Exercise » From the records below, extract all the text exactly and leave the images behind.

______

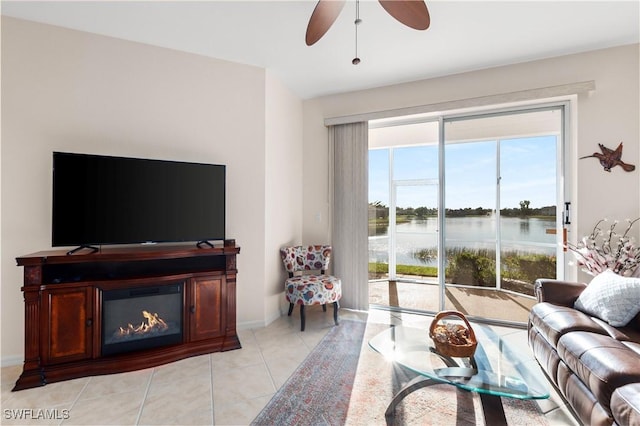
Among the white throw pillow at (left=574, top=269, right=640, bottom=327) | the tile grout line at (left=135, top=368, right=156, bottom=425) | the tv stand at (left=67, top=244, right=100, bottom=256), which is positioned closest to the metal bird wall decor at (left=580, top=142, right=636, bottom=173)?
the white throw pillow at (left=574, top=269, right=640, bottom=327)

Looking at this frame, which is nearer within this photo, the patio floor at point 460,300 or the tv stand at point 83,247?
the tv stand at point 83,247

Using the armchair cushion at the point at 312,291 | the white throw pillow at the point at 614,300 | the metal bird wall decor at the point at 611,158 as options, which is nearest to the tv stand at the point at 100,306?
the armchair cushion at the point at 312,291

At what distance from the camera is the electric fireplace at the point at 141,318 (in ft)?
6.88

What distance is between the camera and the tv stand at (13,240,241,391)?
1891 millimetres

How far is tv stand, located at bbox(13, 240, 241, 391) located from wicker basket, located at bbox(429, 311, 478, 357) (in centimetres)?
165

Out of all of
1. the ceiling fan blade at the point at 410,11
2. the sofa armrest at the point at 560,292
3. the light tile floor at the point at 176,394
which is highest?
the ceiling fan blade at the point at 410,11

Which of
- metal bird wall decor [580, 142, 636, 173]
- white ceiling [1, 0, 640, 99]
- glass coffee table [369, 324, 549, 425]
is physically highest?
white ceiling [1, 0, 640, 99]

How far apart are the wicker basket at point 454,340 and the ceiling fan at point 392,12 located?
174cm

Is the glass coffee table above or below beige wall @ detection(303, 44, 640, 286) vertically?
below

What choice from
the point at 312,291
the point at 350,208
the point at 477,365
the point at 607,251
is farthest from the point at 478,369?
the point at 350,208

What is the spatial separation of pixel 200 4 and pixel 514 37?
253cm

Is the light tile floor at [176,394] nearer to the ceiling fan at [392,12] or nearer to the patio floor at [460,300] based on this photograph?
the patio floor at [460,300]

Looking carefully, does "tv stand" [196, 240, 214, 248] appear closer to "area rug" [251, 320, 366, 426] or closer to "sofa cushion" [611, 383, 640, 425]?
"area rug" [251, 320, 366, 426]

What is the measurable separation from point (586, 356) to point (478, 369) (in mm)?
506
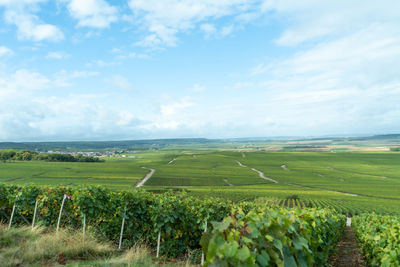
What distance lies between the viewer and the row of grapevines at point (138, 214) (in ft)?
30.6

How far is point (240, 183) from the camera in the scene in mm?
93375

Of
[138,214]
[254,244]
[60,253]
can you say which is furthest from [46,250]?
[254,244]

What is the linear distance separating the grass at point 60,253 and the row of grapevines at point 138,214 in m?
1.33

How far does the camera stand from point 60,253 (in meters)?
7.04

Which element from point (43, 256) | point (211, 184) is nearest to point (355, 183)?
point (211, 184)

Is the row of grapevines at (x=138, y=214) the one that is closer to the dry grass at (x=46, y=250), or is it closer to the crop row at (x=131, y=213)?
the crop row at (x=131, y=213)

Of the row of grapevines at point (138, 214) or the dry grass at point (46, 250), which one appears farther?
the row of grapevines at point (138, 214)

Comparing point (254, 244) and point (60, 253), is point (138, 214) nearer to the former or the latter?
point (60, 253)

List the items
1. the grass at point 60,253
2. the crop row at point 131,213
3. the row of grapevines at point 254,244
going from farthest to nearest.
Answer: the crop row at point 131,213 → the grass at point 60,253 → the row of grapevines at point 254,244

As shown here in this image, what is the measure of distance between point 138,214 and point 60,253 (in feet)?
11.2

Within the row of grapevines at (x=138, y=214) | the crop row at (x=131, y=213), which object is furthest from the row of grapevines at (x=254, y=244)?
the row of grapevines at (x=138, y=214)

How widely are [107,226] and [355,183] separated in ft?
363

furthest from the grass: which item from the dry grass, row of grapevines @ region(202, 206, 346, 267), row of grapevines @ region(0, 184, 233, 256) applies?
row of grapevines @ region(202, 206, 346, 267)

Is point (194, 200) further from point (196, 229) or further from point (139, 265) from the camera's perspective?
point (139, 265)
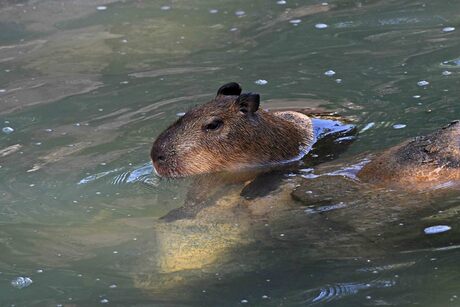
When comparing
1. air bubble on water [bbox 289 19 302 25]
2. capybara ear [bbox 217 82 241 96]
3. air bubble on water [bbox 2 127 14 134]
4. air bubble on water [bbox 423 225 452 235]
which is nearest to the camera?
air bubble on water [bbox 423 225 452 235]

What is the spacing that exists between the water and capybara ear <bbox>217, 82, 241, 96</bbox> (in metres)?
0.91

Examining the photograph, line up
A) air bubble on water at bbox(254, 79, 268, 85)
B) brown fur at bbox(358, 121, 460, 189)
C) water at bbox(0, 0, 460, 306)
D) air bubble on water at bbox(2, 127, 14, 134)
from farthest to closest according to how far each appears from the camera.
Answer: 1. air bubble on water at bbox(254, 79, 268, 85)
2. air bubble on water at bbox(2, 127, 14, 134)
3. brown fur at bbox(358, 121, 460, 189)
4. water at bbox(0, 0, 460, 306)

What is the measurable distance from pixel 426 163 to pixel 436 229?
528 millimetres

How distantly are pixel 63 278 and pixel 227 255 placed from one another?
1.12m

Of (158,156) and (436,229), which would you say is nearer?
(436,229)

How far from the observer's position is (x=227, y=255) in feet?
21.8

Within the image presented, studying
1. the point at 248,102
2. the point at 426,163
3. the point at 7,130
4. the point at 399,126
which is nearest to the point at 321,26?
the point at 399,126

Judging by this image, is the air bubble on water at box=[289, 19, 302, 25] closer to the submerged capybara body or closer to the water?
the water

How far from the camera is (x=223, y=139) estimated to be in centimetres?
830

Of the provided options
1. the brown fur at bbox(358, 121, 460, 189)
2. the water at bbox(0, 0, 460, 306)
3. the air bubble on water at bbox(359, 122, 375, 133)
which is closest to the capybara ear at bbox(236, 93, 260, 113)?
the water at bbox(0, 0, 460, 306)

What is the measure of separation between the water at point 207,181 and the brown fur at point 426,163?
0.49 ft

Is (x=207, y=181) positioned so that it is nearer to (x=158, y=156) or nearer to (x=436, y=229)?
(x=158, y=156)

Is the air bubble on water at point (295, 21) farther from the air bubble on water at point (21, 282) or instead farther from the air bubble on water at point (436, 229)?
the air bubble on water at point (21, 282)

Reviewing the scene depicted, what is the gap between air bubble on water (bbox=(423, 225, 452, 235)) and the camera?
654 cm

______

Output »
Among the white throw pillow at (left=574, top=269, right=640, bottom=327) | the tile grout line at (left=135, top=368, right=156, bottom=425) | the tv stand at (left=67, top=244, right=100, bottom=256), which is positioned closest to the metal bird wall decor at (left=580, top=142, right=636, bottom=173)?
the white throw pillow at (left=574, top=269, right=640, bottom=327)

Looking at this frame, which is nearer within this photo, the patio floor at point 460,300 or the tv stand at point 83,247?
the tv stand at point 83,247

Using the armchair cushion at the point at 312,291 | the white throw pillow at the point at 614,300 | the metal bird wall decor at the point at 611,158 as options, which is nearest to the tv stand at the point at 100,306?
the armchair cushion at the point at 312,291

At what distance from the camera is the electric fireplace at the point at 141,318 (in ft)?
6.88

What distance is between the camera and the tv stand at (13,240,241,391)?
1891 millimetres

How far is tv stand, located at bbox(13, 240, 241, 391) located from wicker basket, located at bbox(429, 311, 478, 357) (in centimetres)?
165

Out of all of
1. the ceiling fan blade at the point at 410,11
2. the sofa armrest at the point at 560,292
3. the light tile floor at the point at 176,394
which is highest?
the ceiling fan blade at the point at 410,11

Which of
- metal bird wall decor [580, 142, 636, 173]
- white ceiling [1, 0, 640, 99]
- glass coffee table [369, 324, 549, 425]
is physically highest?
white ceiling [1, 0, 640, 99]

How far apart are the wicker basket at point 454,340 and the ceiling fan at point 392,12 located?
174cm

Is the glass coffee table above or below beige wall @ detection(303, 44, 640, 286) vertically?
below

What choice from
the point at 312,291
the point at 350,208
the point at 477,365
the point at 607,251
is farthest from the point at 478,369?
the point at 350,208

What is the spatial separation of pixel 200 4 and pixel 514 37?
253cm

Is the light tile floor at [176,394] nearer to the ceiling fan at [392,12] or nearer to the patio floor at [460,300] based on this photograph?
the patio floor at [460,300]

Looking carefully, does "tv stand" [196, 240, 214, 248] appear closer to "area rug" [251, 320, 366, 426] or closer to "sofa cushion" [611, 383, 640, 425]?
"area rug" [251, 320, 366, 426]

What is the measurable separation from point (586, 356) to point (478, 369) (in mm)?
506
What distance lies between the viewer and the row of grapevines at point (138, 214) (in ft)?
30.6

How far is point (240, 183) from the camera in the scene in mm?
93375

Of
[138,214]
[254,244]
[60,253]
can you say which is furthest from [46,250]?
[254,244]

What is the linear distance separating the grass at point 60,253 and the row of grapevines at point 138,214 in m?
1.33

How far does the camera stand from point 60,253 (in meters)?
7.04

Which element from point (43, 256) | point (211, 184) is nearest to point (355, 183)?
point (211, 184)

Is the row of grapevines at (x=138, y=214) the one that is closer to the dry grass at (x=46, y=250), or is it closer to the crop row at (x=131, y=213)?
the crop row at (x=131, y=213)

Of the row of grapevines at point (138, 214) or the dry grass at point (46, 250), which one appears farther?
the row of grapevines at point (138, 214)

Comparing point (254, 244) and point (60, 253), is point (138, 214) nearer to the former or the latter?
point (60, 253)

List the items
1. the grass at point 60,253
2. the crop row at point 131,213
3. the row of grapevines at point 254,244
going from farthest to nearest.
Answer: the crop row at point 131,213 → the grass at point 60,253 → the row of grapevines at point 254,244

As shown here in this image, what is the measure of distance between point 138,214 and point 60,253 (in feet)?
11.2

Within the row of grapevines at (x=138, y=214) | the crop row at (x=131, y=213), which object is furthest from the row of grapevines at (x=254, y=244)?
the row of grapevines at (x=138, y=214)

How widely are [107,226] and [355,183] separated in ft?
363

furthest from the grass: which item from the dry grass, row of grapevines @ region(202, 206, 346, 267), row of grapevines @ region(0, 184, 233, 256) applies?
row of grapevines @ region(202, 206, 346, 267)

Is point (194, 200) further from point (196, 229) or further from point (139, 265) from the camera's perspective?
point (139, 265)
When comparing
1. air bubble on water [bbox 289 19 302 25]
2. capybara ear [bbox 217 82 241 96]
3. air bubble on water [bbox 2 127 14 134]
4. air bubble on water [bbox 423 225 452 235]
which is nearest to the camera?
air bubble on water [bbox 423 225 452 235]

What is the spacing that exists between the water and capybara ear <bbox>217, 82, 241, 96</bbox> (in metres)?
0.91

Examining the photograph, line up
A) air bubble on water at bbox(254, 79, 268, 85)
B) brown fur at bbox(358, 121, 460, 189)
C) water at bbox(0, 0, 460, 306)
D) air bubble on water at bbox(2, 127, 14, 134)
from farthest to closest according to how far each appears from the camera.
Answer: 1. air bubble on water at bbox(254, 79, 268, 85)
2. air bubble on water at bbox(2, 127, 14, 134)
3. brown fur at bbox(358, 121, 460, 189)
4. water at bbox(0, 0, 460, 306)

What is the measurable distance from pixel 426 163 to pixel 436 229?
528 millimetres

How distantly are pixel 63 278 and pixel 227 255 placed from one another?
1.12m

Of (158,156) and (436,229), which would you say is nearer?
(436,229)

How far from the observer's position is (x=227, y=255) in feet?
21.8

Within the image presented, studying
1. the point at 248,102
2. the point at 426,163
3. the point at 7,130
4. the point at 399,126
which is nearest to the point at 321,26?
the point at 399,126

Judging by this image, is the air bubble on water at box=[289, 19, 302, 25] closer to the submerged capybara body or closer to the water?
the water

How far from the camera is (x=223, y=139) estimated to be in centimetres?
830

Of the provided options
1. the brown fur at bbox(358, 121, 460, 189)
2. the water at bbox(0, 0, 460, 306)
3. the air bubble on water at bbox(359, 122, 375, 133)
which is closest to the capybara ear at bbox(236, 93, 260, 113)?
the water at bbox(0, 0, 460, 306)

What is the measure of separation between the water at point 207,181 and the brown fur at point 426,163?
0.49 ft

Is (x=207, y=181) positioned so that it is nearer to (x=158, y=156) or nearer to (x=436, y=229)?
(x=158, y=156)

Is the air bubble on water at point (295, 21) farther from the air bubble on water at point (21, 282) or instead farther from the air bubble on water at point (436, 229)?
the air bubble on water at point (21, 282)

Reviewing the scene depicted, what is the gap between air bubble on water (bbox=(423, 225, 452, 235)) and the camera?
654 cm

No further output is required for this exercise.